At last the patience and perseverance of the hunters were rewarded, and both of the great cats were killed. The dwellers at the lone farms lived in peace after that, and children were able to go to school again. The snow was thick in the forest now, and it was owing to their footmarks that the wily animals had been tracked to their doom.
The day after the second lynx was killed a party of men, with Don Grierson at their head, arrived at Ripple to bank the sides of the house with snow. Pam enquired in a rather scared fashion of Sophy how much she would be expected to pay for the work, but Sophy assured her that there would be no charge. She might if she liked give them hot coffee all round when the work was finished, but nothing else was either expected or desired.
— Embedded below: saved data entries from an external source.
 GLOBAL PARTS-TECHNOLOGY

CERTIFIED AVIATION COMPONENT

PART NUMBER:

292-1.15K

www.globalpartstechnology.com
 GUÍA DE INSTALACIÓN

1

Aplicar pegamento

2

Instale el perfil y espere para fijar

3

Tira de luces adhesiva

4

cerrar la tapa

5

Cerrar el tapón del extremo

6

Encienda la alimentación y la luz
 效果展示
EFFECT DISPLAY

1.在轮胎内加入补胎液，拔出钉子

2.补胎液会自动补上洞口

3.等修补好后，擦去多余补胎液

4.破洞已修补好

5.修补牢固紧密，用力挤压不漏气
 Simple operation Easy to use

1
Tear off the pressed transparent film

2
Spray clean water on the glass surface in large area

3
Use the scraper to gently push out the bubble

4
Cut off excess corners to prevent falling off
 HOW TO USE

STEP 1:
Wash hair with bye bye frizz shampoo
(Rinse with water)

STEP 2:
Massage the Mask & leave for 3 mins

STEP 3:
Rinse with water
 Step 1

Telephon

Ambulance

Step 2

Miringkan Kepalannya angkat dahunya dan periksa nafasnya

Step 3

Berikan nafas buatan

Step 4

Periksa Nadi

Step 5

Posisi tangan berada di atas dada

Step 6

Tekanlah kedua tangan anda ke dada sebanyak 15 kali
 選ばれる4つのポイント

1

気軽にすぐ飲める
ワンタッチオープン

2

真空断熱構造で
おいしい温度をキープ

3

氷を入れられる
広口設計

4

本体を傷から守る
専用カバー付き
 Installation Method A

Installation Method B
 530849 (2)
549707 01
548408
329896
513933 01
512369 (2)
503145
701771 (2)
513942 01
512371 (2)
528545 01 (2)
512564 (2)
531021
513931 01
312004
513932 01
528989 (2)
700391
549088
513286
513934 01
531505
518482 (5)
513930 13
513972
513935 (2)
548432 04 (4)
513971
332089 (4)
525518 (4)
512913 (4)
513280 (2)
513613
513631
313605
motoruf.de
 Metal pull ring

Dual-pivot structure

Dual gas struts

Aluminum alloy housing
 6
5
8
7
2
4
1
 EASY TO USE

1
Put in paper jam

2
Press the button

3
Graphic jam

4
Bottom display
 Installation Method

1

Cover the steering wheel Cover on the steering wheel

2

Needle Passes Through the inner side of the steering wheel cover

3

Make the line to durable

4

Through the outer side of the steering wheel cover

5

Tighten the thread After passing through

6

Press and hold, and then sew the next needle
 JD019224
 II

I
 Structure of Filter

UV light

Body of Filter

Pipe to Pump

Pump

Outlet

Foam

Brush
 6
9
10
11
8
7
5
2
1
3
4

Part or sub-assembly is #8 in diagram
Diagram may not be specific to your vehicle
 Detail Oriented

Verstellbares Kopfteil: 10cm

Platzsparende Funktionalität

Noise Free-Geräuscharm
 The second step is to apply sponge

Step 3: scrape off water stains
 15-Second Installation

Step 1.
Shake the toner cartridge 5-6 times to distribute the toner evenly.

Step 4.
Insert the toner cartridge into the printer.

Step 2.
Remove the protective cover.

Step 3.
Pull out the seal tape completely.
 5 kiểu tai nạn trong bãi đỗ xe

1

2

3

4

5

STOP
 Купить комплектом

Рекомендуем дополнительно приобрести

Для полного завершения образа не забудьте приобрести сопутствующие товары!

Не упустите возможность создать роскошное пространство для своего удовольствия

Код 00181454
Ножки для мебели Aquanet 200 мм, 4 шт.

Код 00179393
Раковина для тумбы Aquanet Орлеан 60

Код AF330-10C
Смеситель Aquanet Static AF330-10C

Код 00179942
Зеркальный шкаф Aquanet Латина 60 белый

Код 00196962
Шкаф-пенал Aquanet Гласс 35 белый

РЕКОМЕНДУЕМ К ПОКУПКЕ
“Coffee and cakes it shall be, then!” exclaimed Pam, commencing to roll her sleeves above her elbows. “I shall have to make the cakes, though, for we have scarcely any in the house. I can manage it if I make haste.”
“Make soda-biscuit, that is the quickest,” said Sophy. “I will make up the fire for you, and I can bring the things for you and wait upon you. No, they won’t want you to help; it is hardly work for girls, and there are enough of them to do the work comfortably. I see Nathan Gittins is there, but I don’t think Mose Paget is among the lot. I wonder whether he is better yet?”
“Is he ill? I had not heard.” Pam did not pause in her work, she was in too much of a hurry for that; but she looked at Sophy with considerable interest and some anxiety. She was remembering that she owed her life twice over to the ragged, down-at-heel Mose Paget, who had the reputation of being the very laziest man in the township.
“Mrs. Buckle told me that he was bad; that was when she was here the day before yesterday. But of course she is such a kindly old soul that she would say he was ill, even if it was only a lazy fit that was keeping him from work.”
There was the sound of a crash outside at this minute, and Pam cried out in alarm. But Sophy, who ran out to see what was the matter, came back to say that it was nothing of great importance, only Don, who had been on a ladder banking the snow, had taken a header into the drift he was helping to pile higher. He was cut rather badly on the cheek, for he had fallen on a shovel, and he came in to have his wound washed and bandaged. Sophy cried out in dismay then, and she turned so white that it was Pam who left her cake-making and ran to offer first aid.
“No, the sight of a cut does not frighten me very much,” she laughed, as she dabbed the cut with a handkerchief dipped in warm water. “I have three brothers, you see, so I have served an apprenticeship in looking after cuts and hurts of all sorts.”
“It is a great pity that Mose Paget did not let you look after his hurts a bit that time when the lynx clawed him.” Don winced as her hand came down rather heavily on the wound, but she was too startled by what he had said to notice that she had hurt him.
“Is Mose ill from his wounds, and is your father looking after him?” Her eyes were anxious now, for she was in a measure responsible, or that was how she felt.